(Excerpted passage):

.....

I realize I can start my program like this:
$ julia -t auto test.jl
but I would also want to be able to just click on the file to run it (e.g. in Windows, where a file extension should run it with julia for me) or run like, and get threading:
$ ./test.jl
I can do that in Linux with a shebang, i.e… the first line of the main .jl program file being something like this (or something shorter), and such is ignored on Windows:
#!/home/pharaldsson/.julia/juliaup/bin/julia -t auto
But I can’t nor do I want to have to run it like this:
$ ./test.jl -t auto
If people are worried about changing the default to auto, then it’s in the hands of users to run programs like:
$ julia -t 1 test.jl
or control with the ENV var, or at least on Linux/non-Windows with this first line:
#!/home/pharaldsson/.julia/juliaup/bin/julia -t 1
if you want to have threading control in the programmers hands (where it seems like it should be).
I think I know the pros and cons. At one point the threading API was experimental, so I guess it was considered safer to have it opt-in. Given the potential cons, would people think such a change needs to wait for 2.0? I think that’s overkill, should just be documented in NEWS? There was however notification recently that seems not to apply, since it applies with or without threads (how might it be fixed; in 2.0 only?):
This is not actually a problem with multithreading specifically, but really a concurrency problem, and it can be demonstrated even with a single thread. For example:
$ julia --threads=1
By now it seems like a misfeature to start with just 1 thread. Threads are cheap to make, auto gives me 16 on my computer (same as virtual cores), and a potential 16x speedup, and it will grow larger with time as computers get more cores.

.....

(Problems to work on):
(a) In the post about Julia's default thread count, how many threads does the auto setting give on the writer's computer?
(b) Continue the post about Julia's default thread count from where it stops.

Source data:
.....

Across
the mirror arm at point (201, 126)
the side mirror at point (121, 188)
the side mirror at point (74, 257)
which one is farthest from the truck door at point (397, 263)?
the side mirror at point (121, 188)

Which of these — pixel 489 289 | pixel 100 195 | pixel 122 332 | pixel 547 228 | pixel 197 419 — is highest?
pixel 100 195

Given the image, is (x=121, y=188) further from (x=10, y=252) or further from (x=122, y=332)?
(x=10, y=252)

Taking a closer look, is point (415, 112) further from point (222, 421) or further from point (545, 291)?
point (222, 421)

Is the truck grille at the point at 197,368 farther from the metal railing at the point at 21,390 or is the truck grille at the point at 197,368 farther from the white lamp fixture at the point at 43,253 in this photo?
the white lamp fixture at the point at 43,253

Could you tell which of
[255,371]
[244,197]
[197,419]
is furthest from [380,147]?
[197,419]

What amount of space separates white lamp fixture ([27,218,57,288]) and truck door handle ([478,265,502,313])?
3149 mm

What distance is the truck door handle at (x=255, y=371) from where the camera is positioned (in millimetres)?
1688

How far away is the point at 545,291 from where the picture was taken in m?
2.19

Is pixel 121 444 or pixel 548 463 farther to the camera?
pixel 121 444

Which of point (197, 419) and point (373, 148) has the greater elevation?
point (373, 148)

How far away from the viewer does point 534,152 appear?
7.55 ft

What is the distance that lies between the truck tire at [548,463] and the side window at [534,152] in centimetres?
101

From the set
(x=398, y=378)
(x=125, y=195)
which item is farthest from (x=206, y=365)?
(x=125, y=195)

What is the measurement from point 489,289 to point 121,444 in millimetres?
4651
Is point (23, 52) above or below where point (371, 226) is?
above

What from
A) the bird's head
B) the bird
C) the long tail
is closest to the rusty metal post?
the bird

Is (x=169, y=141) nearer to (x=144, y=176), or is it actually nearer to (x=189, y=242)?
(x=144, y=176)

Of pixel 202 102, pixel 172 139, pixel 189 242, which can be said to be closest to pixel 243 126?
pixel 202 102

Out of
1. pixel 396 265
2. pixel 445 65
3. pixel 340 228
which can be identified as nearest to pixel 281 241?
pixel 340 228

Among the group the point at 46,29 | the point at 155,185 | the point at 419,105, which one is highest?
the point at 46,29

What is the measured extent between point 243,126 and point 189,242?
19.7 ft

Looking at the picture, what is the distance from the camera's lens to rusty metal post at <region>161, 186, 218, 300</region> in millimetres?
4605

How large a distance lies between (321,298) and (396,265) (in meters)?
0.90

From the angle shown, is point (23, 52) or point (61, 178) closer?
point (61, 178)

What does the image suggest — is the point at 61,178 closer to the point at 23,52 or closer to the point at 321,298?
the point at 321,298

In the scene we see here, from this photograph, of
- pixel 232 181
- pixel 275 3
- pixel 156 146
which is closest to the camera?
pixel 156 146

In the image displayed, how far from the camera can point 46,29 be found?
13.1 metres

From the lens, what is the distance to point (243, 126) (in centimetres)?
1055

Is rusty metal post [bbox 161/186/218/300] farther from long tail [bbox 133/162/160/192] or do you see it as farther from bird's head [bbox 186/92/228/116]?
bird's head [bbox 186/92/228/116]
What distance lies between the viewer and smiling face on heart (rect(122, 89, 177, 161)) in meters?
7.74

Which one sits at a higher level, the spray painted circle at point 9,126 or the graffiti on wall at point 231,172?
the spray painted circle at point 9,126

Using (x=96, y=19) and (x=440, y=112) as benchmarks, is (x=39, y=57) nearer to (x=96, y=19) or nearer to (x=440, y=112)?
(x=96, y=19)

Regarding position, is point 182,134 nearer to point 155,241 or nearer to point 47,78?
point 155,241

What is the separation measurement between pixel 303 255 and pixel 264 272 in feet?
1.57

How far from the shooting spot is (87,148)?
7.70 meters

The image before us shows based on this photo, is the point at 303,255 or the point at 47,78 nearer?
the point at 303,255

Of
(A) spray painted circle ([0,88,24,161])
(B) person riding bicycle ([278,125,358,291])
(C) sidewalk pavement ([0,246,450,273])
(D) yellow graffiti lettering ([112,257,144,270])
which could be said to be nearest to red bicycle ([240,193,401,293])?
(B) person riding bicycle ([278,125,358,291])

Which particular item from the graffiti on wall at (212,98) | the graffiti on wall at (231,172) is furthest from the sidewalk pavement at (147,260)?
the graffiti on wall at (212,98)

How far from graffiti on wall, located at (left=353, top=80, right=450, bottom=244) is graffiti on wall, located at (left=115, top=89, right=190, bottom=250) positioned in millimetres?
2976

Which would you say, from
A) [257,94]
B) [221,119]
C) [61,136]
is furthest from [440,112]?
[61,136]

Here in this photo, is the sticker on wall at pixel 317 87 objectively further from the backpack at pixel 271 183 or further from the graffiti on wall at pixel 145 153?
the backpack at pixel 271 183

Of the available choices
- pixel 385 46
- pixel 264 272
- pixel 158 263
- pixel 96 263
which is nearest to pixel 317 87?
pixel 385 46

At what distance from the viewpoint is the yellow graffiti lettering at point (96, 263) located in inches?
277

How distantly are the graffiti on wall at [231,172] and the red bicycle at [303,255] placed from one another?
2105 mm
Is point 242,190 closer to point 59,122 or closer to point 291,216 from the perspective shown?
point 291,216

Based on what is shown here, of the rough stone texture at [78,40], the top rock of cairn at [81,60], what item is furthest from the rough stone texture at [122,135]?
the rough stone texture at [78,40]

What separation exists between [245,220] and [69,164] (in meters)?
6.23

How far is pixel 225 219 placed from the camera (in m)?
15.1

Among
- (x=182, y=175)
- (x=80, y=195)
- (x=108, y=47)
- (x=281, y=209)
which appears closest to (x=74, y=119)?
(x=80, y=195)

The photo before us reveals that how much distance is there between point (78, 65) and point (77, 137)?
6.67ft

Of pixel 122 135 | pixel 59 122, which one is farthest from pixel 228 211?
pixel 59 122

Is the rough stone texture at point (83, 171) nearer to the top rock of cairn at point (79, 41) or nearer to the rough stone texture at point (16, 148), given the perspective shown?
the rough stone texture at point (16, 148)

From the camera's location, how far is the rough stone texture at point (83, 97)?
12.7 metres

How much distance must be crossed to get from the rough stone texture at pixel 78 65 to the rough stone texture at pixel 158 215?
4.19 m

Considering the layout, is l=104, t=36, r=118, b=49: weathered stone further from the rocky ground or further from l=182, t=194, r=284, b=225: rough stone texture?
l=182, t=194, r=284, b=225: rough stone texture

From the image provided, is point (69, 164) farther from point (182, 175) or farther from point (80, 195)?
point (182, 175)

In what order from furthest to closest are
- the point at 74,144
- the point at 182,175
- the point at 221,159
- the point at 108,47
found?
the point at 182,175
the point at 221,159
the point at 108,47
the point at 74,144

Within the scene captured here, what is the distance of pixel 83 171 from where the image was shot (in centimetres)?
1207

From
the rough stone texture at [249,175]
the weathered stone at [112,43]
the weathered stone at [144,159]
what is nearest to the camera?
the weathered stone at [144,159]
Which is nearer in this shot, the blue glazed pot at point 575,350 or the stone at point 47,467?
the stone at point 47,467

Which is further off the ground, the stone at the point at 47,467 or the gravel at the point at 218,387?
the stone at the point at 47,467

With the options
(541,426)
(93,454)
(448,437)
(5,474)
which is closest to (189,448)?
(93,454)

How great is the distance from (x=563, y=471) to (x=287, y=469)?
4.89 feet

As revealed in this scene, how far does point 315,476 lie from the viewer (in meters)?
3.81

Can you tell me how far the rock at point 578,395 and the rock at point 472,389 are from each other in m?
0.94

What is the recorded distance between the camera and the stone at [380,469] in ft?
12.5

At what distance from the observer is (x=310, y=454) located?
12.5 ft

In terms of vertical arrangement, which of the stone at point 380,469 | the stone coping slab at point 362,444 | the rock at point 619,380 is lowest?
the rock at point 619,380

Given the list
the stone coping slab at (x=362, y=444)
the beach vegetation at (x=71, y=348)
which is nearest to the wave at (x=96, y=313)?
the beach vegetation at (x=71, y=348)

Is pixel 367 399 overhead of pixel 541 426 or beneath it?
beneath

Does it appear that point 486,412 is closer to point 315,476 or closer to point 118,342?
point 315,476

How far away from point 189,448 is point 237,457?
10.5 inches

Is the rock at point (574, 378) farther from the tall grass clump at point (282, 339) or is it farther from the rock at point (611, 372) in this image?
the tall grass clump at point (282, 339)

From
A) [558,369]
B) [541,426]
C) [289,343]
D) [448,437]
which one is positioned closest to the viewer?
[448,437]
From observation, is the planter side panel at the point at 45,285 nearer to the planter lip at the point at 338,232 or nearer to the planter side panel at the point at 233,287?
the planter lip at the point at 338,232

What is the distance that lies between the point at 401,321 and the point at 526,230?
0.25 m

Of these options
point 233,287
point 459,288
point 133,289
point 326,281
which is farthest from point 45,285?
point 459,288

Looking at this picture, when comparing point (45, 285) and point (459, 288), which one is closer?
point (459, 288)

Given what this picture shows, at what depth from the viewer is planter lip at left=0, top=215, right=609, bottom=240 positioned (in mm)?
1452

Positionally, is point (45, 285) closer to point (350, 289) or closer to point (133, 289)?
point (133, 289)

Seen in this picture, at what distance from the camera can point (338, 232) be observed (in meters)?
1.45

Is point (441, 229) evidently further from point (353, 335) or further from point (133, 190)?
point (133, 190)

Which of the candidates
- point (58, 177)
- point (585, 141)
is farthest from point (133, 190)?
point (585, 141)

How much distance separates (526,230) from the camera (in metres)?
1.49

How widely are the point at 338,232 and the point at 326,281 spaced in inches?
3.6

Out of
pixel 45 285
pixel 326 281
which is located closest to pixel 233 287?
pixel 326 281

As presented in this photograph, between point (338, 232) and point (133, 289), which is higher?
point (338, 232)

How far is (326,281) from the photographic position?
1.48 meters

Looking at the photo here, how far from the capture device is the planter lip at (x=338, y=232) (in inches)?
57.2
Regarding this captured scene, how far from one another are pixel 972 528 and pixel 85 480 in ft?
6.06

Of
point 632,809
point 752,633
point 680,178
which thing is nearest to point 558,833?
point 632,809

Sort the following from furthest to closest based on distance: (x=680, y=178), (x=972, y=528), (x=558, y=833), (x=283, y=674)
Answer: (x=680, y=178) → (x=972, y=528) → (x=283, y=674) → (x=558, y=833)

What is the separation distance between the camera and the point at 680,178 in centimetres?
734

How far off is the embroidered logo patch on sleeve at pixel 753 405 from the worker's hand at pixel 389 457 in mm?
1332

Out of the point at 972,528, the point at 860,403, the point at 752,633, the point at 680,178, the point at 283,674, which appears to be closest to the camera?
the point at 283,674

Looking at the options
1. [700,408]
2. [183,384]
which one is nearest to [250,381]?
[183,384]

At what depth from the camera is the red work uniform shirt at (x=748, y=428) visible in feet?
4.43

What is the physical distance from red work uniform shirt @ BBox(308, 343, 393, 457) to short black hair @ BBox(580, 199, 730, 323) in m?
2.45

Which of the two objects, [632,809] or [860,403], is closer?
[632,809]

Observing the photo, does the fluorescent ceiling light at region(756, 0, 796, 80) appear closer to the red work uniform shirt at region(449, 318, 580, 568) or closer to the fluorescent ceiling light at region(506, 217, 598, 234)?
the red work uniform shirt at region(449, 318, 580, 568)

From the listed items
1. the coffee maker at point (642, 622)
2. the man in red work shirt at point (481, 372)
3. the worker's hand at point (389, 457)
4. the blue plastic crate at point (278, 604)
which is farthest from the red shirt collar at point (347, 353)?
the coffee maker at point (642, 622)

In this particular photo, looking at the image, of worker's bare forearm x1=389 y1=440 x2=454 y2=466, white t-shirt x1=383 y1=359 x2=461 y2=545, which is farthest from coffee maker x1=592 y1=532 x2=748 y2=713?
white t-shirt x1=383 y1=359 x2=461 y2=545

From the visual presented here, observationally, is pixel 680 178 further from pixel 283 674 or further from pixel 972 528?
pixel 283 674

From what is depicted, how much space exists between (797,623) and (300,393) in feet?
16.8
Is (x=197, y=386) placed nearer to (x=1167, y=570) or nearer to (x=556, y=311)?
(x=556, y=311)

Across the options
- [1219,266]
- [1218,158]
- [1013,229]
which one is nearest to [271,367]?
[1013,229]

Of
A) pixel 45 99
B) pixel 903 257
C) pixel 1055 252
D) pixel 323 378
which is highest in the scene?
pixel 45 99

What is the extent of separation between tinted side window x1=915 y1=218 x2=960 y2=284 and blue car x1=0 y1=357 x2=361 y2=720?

.....

(Answers by task):
(a) It gives 16 threads, the same as the number of virtual cores.

(b)
For those that don’t know, threads open the door to race conditions, i.e. bugs too, but only if you actually use them; and by “you”, I mean if your whole program doesn’t use threads i.e. nor any of your dependencies, then you’re safe. On the flip side, if e.g. you don’t use threads in your “program” (e.g. are ignorant of them, computer science), but one or more of your dependencies use, you are missing out on the speed of those (hopefully) correctly codes libraries.
If none of the code uses threads, which is actually opt-in, in the code, then you are just making 15 extra threads, very quickly, that just sit around not wasting any resources to speak of.
$ hyperfine 'julia -e ""'
Benchmark 1: julia -e ""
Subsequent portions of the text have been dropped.